According to Rapid TV News, a renowned figure in Europe’s broadcasting industry has warned that physical limitations could hamper the uptake of Ultra HD services, not least among them the need for short viewing distances.
Addressing the UHD Forum in Lucca, Italy, Phil Laven of the DVB controversially fundamentally questioned as to whether the consumer industry actually needed 4K. The answer to him was a resounding no.
One of the key problems, Laven proposed, concerned viewing distance. Making a comparison with the evolution of the previous generation of broadcast technologies, Laven stated that while for a HDTV set the optimal viewing distance was three times picture height, for 4K TVs this was half this amount.
This would mean that with a viewing distance of two to three metres, as is generally the case in European homes, there would need to be a screen size of around 106 inches. With “normal-sized’ sets it would mean viewing distances of well under a metre, something that Laven doubted anyone would find acceptable.

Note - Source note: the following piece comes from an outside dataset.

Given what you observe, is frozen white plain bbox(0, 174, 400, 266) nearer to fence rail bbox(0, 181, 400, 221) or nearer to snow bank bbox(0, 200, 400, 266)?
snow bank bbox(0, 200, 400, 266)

Analysing other key commercial development parameters, Laven noted the lack of standards in the industry. He believed that a single standard for Ultra HD would be “ideal’ but conceded that it would be difficult to achieve “Everybody would be happy with it except for the manufacturers who would have to pay for it themselves,’ he observed. “We need future proof standards for Ultra HD and we need to recognise that these will be in use for 20 years. [Defining] 4K was the easy bit.’